## [TASK INSTRUCTIONS]
Copy out nothing but the line containing "kingdom: Animalia" and the lines that follow it to the end of the entries, exactly as they stand.

┌─ SUPPLIED RECORDS

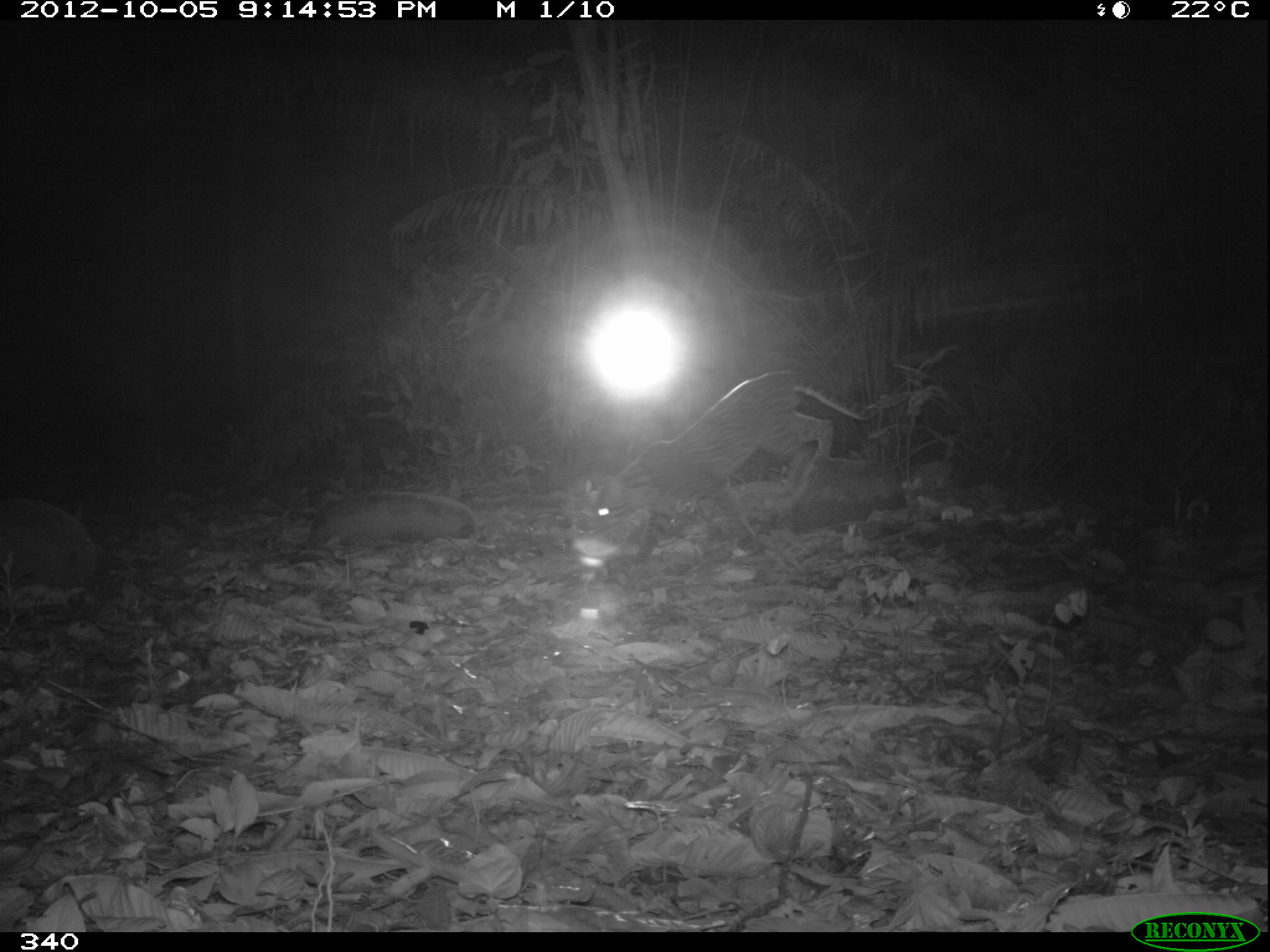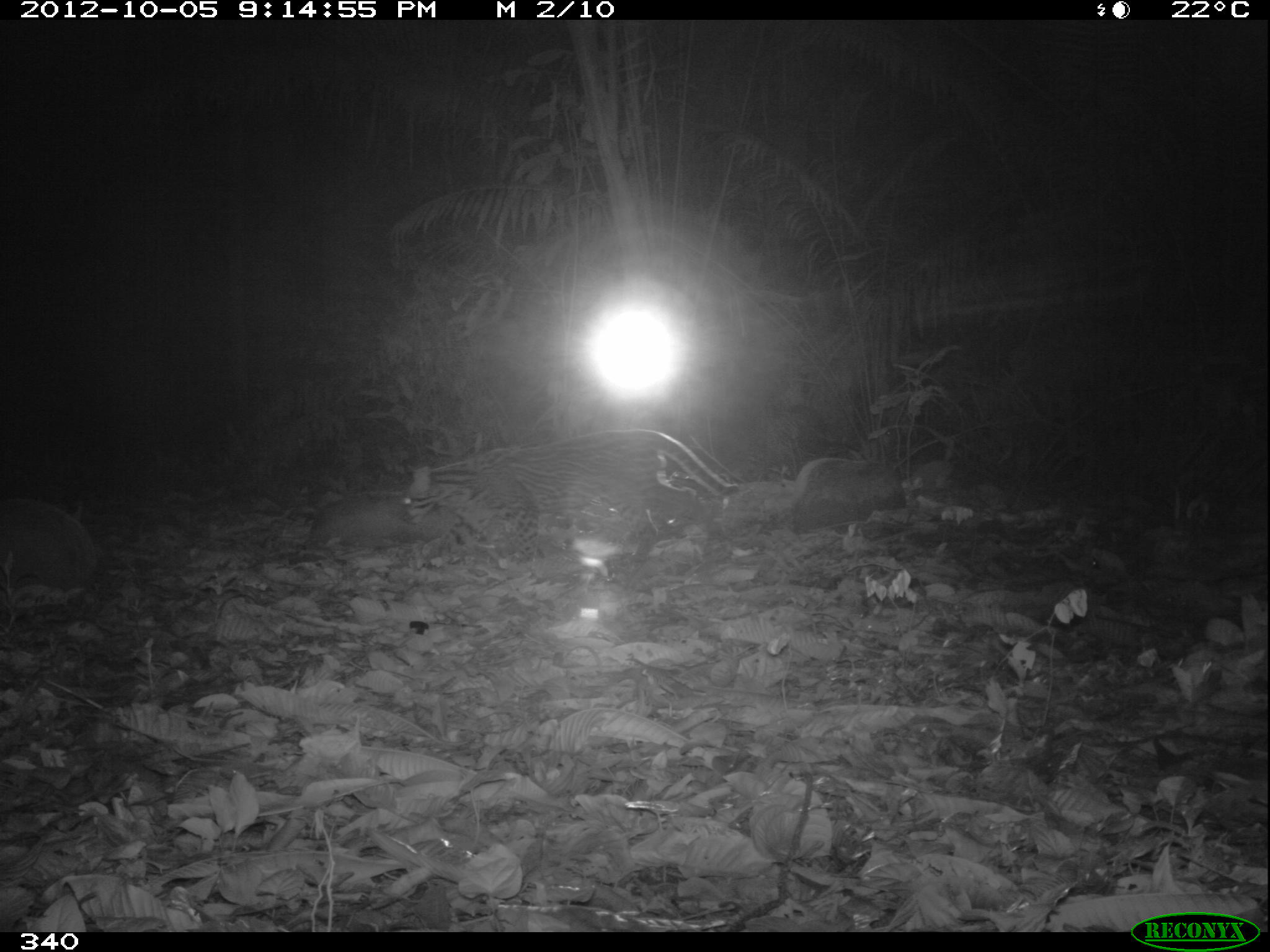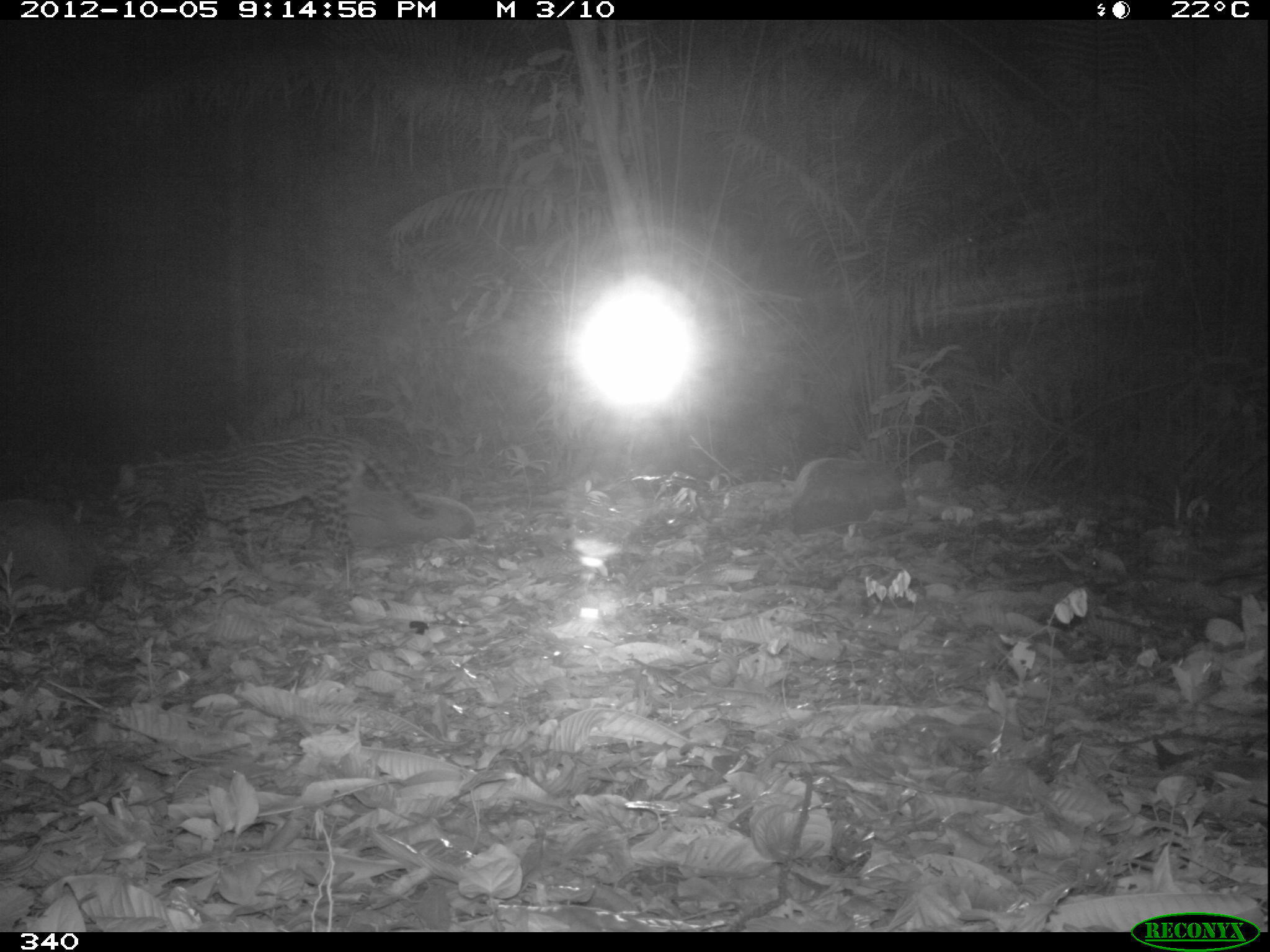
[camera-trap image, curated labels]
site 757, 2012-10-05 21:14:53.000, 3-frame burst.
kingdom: Animalia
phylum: Chordata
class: Mammalia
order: Carnivora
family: Felidae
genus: Leopardus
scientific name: Leopardus pardalis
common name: ocelot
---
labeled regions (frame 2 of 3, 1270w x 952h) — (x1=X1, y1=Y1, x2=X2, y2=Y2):
leopardus pardalis: (x1=401, y1=428, x2=739, y2=561)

└─

## [ANSWER TO THIS TASK]
kingdom: Animalia
phylum: Chordata
class: Mammalia
order: Carnivora
family: Felidae
genus: Leopardus
scientific name: Leopardus pardalis
common name: ocelot
---
labeled regions (frame 2 of 3, 1270w x 952h) — (x1=X1, y1=Y1, x2=X2, y2=Y2):
leopardus pardalis: (x1=401, y1=428, x2=739, y2=561)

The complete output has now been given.